>>>

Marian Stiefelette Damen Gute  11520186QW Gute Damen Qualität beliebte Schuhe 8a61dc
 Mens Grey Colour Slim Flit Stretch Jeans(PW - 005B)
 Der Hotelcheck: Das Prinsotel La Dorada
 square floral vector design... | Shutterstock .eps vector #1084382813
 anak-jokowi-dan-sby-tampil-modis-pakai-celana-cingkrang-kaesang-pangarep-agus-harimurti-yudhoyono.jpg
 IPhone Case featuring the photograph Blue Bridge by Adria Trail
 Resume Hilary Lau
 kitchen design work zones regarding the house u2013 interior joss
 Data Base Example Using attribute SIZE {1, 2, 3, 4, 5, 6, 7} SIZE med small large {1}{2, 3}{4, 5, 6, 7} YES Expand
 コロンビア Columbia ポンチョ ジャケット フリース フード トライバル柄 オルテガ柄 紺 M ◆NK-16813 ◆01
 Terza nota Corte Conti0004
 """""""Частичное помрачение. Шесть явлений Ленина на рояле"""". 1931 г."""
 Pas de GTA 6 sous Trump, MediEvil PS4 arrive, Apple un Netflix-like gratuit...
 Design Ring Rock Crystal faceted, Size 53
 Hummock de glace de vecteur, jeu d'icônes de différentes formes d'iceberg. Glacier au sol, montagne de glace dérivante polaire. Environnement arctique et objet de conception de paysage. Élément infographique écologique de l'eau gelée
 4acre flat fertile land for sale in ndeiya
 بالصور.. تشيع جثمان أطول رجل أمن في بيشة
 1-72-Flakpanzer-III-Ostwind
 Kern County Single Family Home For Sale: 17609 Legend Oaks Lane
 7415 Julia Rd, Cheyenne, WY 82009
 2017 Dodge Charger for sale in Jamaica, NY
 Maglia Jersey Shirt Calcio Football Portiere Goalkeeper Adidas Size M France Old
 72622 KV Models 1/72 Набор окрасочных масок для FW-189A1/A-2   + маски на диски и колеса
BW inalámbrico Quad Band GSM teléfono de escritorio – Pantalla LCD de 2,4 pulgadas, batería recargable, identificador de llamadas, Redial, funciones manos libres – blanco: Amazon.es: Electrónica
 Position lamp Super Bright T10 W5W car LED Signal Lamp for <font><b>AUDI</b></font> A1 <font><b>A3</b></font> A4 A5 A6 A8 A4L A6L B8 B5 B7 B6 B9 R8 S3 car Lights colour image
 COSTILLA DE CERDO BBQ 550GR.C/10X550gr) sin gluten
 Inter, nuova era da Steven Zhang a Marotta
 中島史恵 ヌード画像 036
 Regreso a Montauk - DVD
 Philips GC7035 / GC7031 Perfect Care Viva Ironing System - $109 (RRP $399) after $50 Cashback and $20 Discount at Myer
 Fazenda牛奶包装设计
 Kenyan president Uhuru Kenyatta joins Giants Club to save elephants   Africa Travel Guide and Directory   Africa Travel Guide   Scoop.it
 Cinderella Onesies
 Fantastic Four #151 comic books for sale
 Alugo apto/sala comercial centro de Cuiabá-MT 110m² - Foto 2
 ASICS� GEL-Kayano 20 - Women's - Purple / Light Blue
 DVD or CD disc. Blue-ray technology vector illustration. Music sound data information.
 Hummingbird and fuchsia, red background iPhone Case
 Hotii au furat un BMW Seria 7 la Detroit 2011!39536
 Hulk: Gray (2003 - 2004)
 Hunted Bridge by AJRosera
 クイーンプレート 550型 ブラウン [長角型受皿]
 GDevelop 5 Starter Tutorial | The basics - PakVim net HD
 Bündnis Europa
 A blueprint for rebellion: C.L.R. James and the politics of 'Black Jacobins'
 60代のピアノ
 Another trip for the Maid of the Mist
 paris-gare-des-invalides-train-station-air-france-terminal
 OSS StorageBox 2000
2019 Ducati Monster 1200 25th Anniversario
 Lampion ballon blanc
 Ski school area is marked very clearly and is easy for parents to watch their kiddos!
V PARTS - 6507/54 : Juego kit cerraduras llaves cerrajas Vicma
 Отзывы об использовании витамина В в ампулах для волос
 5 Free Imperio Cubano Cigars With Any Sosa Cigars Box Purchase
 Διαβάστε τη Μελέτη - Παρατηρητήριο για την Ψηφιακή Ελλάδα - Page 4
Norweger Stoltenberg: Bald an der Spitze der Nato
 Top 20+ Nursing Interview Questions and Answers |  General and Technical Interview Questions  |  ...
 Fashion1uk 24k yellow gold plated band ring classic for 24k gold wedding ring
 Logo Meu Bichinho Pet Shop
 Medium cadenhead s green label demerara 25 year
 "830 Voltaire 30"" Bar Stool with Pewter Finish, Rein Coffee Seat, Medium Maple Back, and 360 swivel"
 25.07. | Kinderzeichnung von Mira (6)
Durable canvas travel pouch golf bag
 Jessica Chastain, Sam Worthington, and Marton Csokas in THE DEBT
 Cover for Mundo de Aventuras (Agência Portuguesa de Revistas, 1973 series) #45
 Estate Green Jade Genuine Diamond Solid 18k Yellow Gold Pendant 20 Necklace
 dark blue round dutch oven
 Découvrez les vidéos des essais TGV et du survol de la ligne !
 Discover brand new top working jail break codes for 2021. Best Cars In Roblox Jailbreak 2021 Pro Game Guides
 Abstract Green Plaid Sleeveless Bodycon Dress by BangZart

<<<

▸ **Task details**
In the listing above, find the line holding "Another trip for the Maid of the Mist" and the line holding "V PARTS - 6507/54", then output those two lines and every line between them exactly.

▸ **Result for this task**
 Another trip for the Maid of the Mist
 paris-gare-des-invalides-train-station-air-france-terminal
 OSS StorageBox 2000
2019 Ducati Monster 1200 25th Anniversario
 Lampion ballon blanc
 Ski school area is marked very clearly and is easy for parents to watch their kiddos!
V PARTS - 6507/54 : Juego kit cerraduras llaves cerrajas Vicma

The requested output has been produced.